▶ _EXERCISE REQUIREMENTS_
Produce a verbatim transcription of the records below, beginning at the line containing "Una lanterna contemporanea, che" and ending at the final line; include only those lines.

Dataset entries
= Beginning of Section =
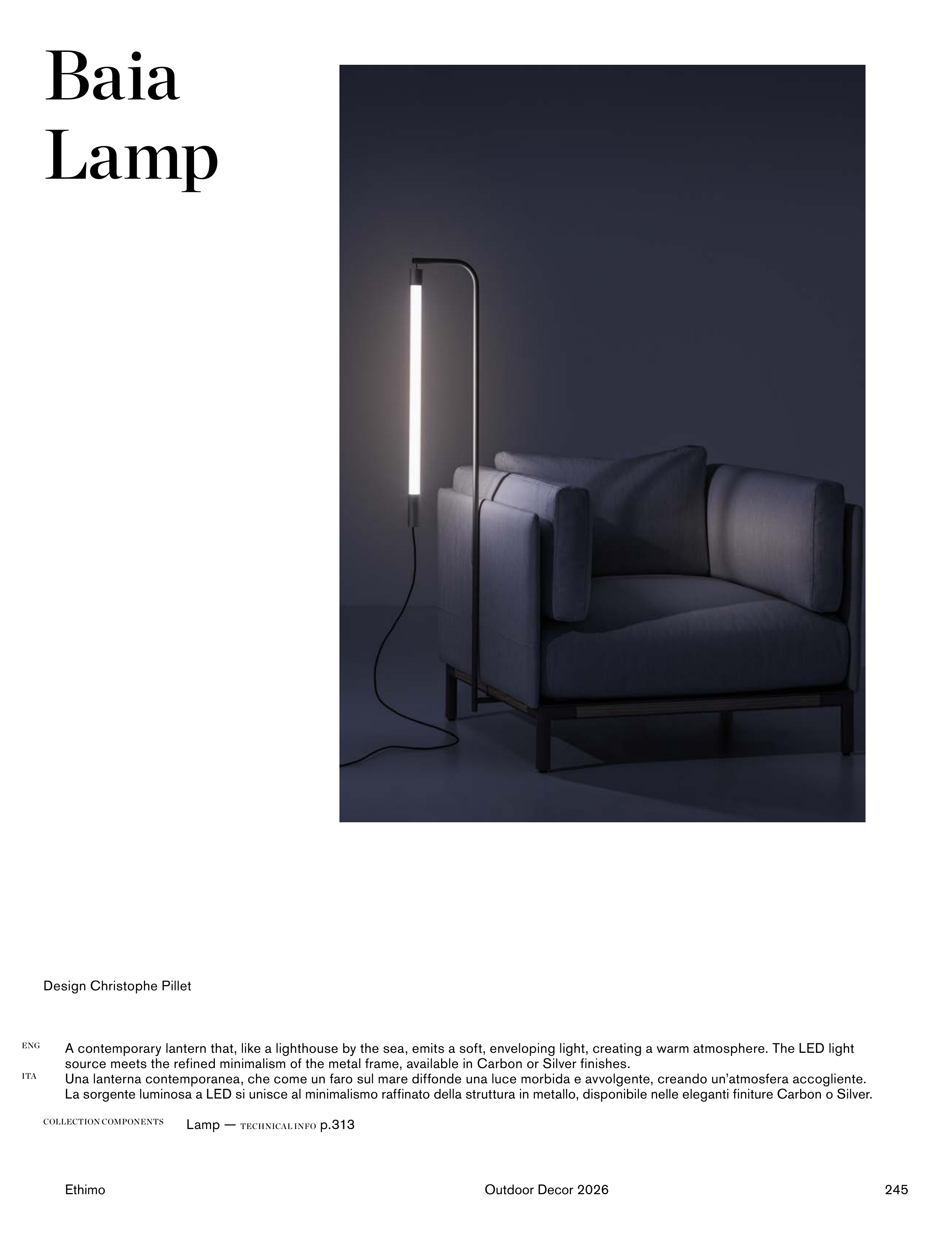 Baia
Lamp

Design Christophe Pillet

ENG
A contemporary lantern that, like a lighthouse by the sea, emits a soft, enveloping light, creating a warm atmosphere. The LED light source meets the refined minimalism of the metal frame, available in Carbon or Silver finishes.

ITA
Una lanterna contemporanea, che come un faro sul mare diffonde una luce morbida e avvolgente, creando un'atmosfera accogliente. La sorgente luminosa a LED si unisce al minimalismo raffinato della struttura in metallo, disponibile nelle eleganti finiture Carbon o Silver.

COLLECTION COMPONENTS
Lamp — TECHNICAL INFO p.313

Ethimo
Outdoor Decor 2026
245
= End of Section =
▶ _SOLVED PROBLEM_
Una lanterna contemporanea, che come un faro sul mare diffonde una luce morbida e avvolgente, creando un'atmosfera accogliente. La sorgente luminosa a LED si unisce al minimalismo raffinato della struttura in metallo, disponibile nelle eleganti finiture Carbon o Silver.

COLLECTION COMPONENTS
Lamp — TECHNICAL INFO p.313

Ethimo
Outdoor Decor 2026
245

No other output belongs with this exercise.